The government should leave “no stone unturned” in a further search for eligible voters, so that the nation’s first commune elections can be considered free and fair, donors told Deputy Prime Minister Sar Kheng Monday night.
Meeting with representatives from nearly 20 donor countries and agencies, Sar Kheng played up the success of registration, played down the murders of political candidates, and reminded everyone that the government had spent millions of its own dollars and was waiting for more support from other countries to continue the elections.
Much of the two-hour meeting was devoted to discussing whether the government should reopen some registration sites.
The government was satisfied with the 83.06 percent registration rate of eligible voters, Sar Kheng said. Though the number was lower than in the two previous national elections, he said the logistics involved in reaching every remote commune in the country had been more difficult.
He said the government had overcome those obstacles, as well as a shortage of materials, to register 5,192,885 out of 6,251,832 eligible voters. Sar Kheng called the process “a tremendous success.”
But, some donors were not satisfied that every person who wished to vote in February had been given a chance to register. While the high numbers were encouraging, they said the government should open sites one more time.
“It is important, if we can, to protect the democratic rights” of those who have not registered, British Ambassador Stephen Bridges told Sar Kheng.
“The final, best test of free and fair elections,” said US Ambassador Kent Wiedemann, “is that all Cambodians who wished to register were able to do so.”
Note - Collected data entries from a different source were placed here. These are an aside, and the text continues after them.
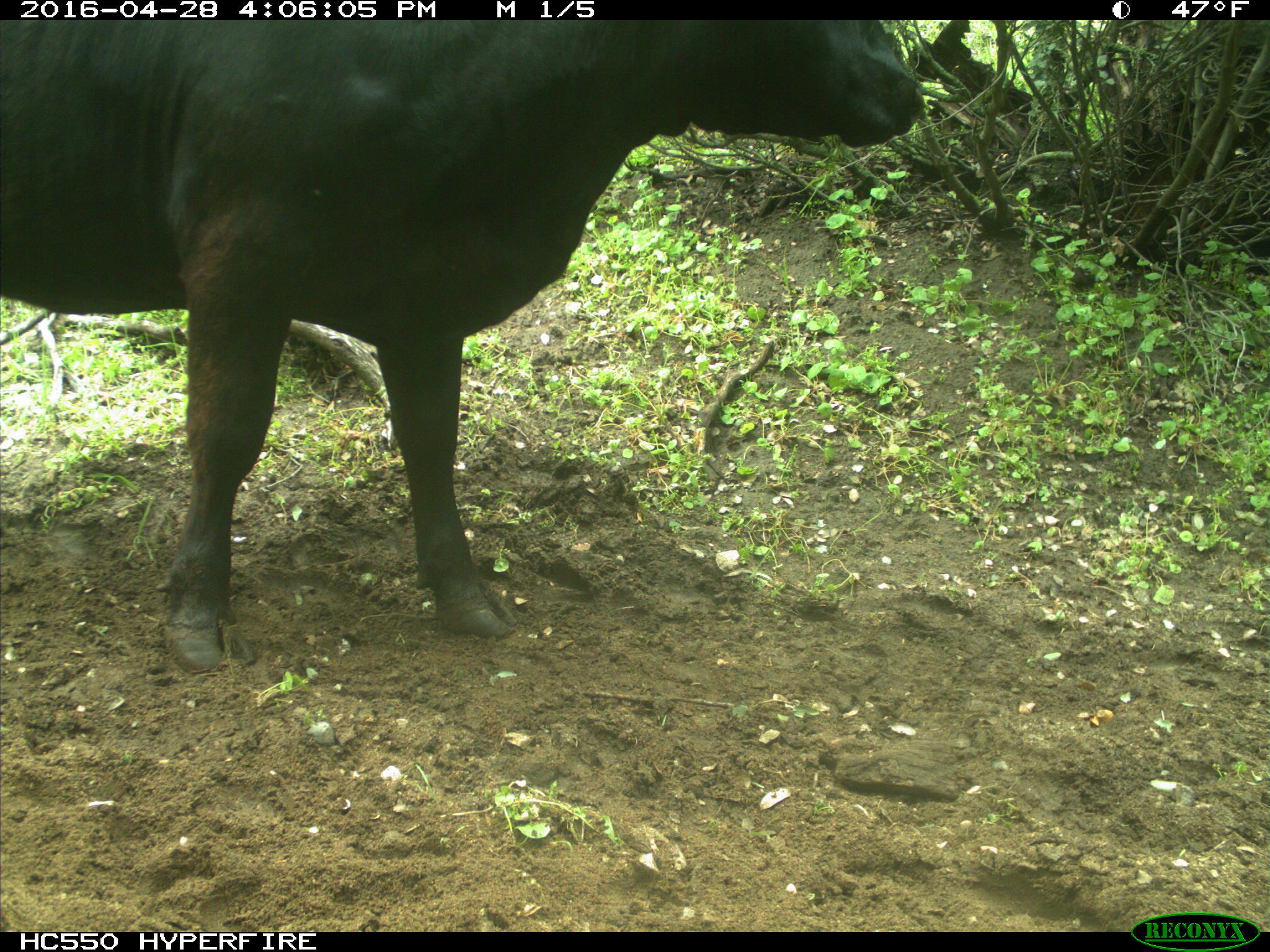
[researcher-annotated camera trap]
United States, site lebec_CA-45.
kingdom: Animalia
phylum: Chordata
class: Mammalia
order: Artiodactyla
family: Bovidae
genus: Bos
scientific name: Bos taurus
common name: domestic cow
Bos taurus (domestic cow).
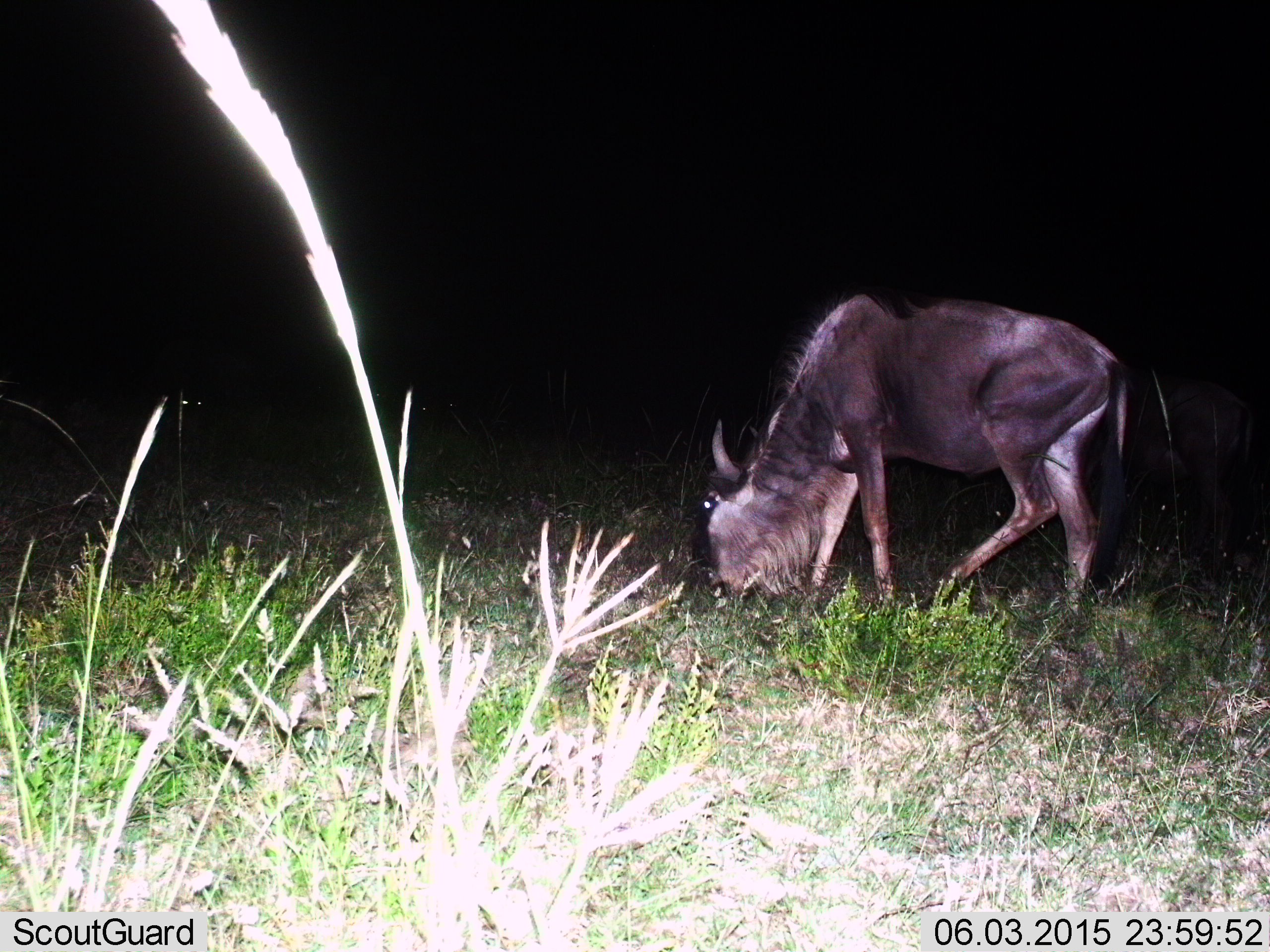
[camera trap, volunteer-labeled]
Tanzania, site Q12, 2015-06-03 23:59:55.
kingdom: Animalia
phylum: Chordata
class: Mammalia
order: Artiodactyla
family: Bovidae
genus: Connochaetes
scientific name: Connochaetes taurinus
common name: blue wildebeest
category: wildebeest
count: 1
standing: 30%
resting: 0%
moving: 10%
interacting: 0%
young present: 0%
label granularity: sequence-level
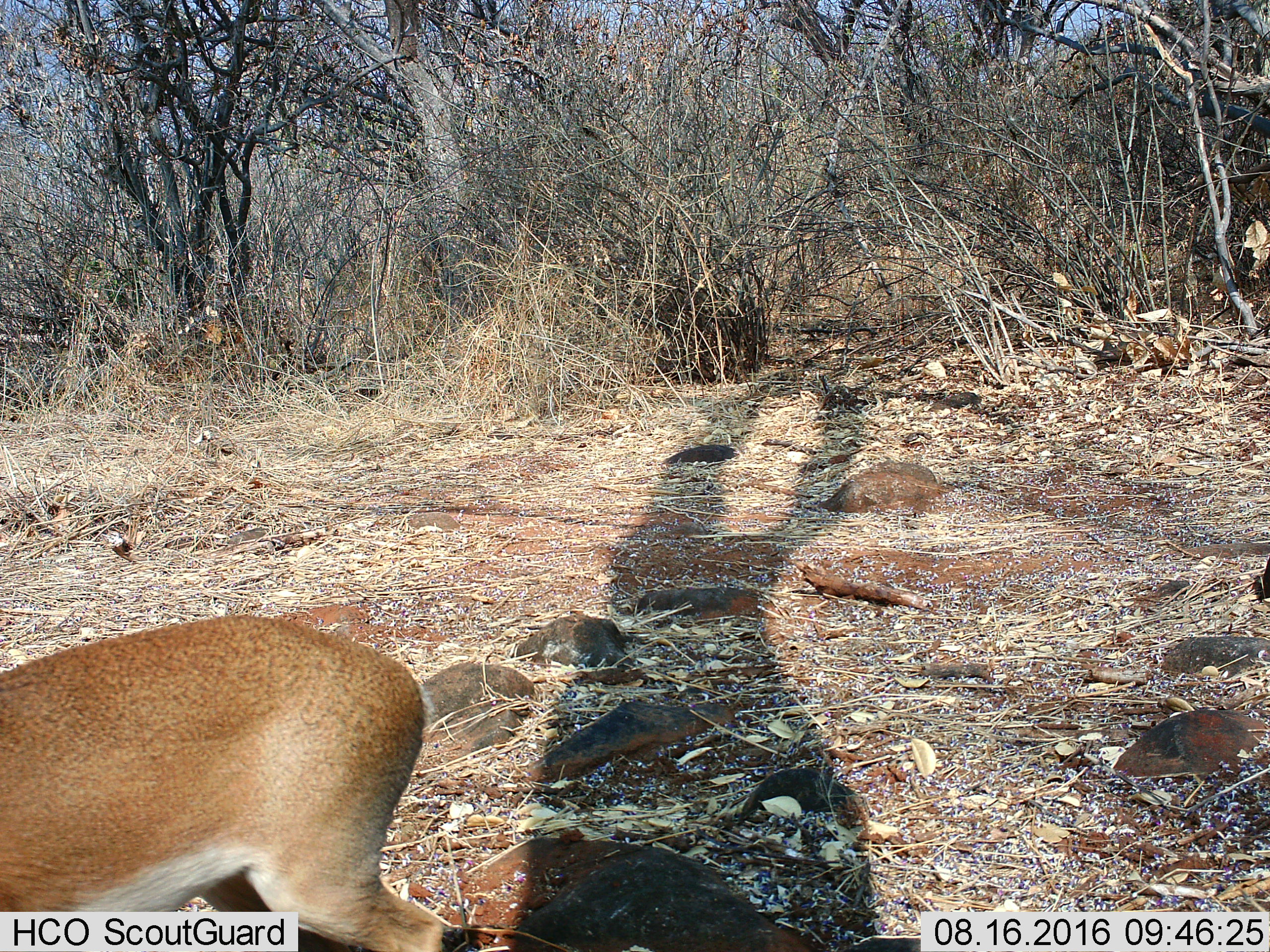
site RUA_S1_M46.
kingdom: Animalia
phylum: Chordata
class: Mammalia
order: Artiodactyla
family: Bovidae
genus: Madoqua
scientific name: Madoqua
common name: dik-dik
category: dikdik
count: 1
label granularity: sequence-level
The government should consider “one more step to reopen the registration process for one or two days, after spreading [election] awareness, to demonstrate you’ve left no stone unturned” to register everyone who wants to vote, Wiedemann said.
Those statements were supported by donors representing Canada, Sweden and the European Commission.
“Perfection is difficult to achieve in any field, especially politics,” said Canadian Ambassador Normand Mailhot. He called the 83 percent registration a “very, very impressive performance,” but urged “a little bit more effort.”
If one more step were taken to register voters “nobody would be able to criticize the government in any way” over free and fair elections, Mailhot said.
Sar Kheng said that reopening all the registration sites would be economically impossible, emphasizing that the government had already spent more than $4 million of its own money and money donated from Germany.
“We have a big gap between our [election] plan and our spending,” he said.
If registration were opened again, Sar Kheng pointed out, the question would be what sites to open, and when.
He said the issue would be discussed by the National Election Commission, but the elections could not be delayed.
Wiedemann declined to comment earlier this week on how much the US would contribute to the election through nongovernmental channels.
Japanese Ambassador Gotaro Ogawa told Sar Kheng Monday his government was considering contributing “a sizable amount” to the election process.
The UK is currently considering how much it will give, Bridges said. Both the UK and France said their donations were slow to reach Cambodia, but promised money was on the way.
Sar Kheng also took the opportunity Monday to downplay alleged political violence, telling the donors that in none of the three candidates’ deaths reported so far had politics been determined to be the motive. The killings, he said, were “purely personal conflicts.”
Human rights agencies have reported that three reported slayings in the provinces have been political. The Cambodian Human Rights Action Committee, which comprises 18 local NGOs, has said the deaths of Sam Rainsy Party commune candidates Touch Voeun and Uch Horn and Funcinpec candidate Meas Soy were all politically motivated.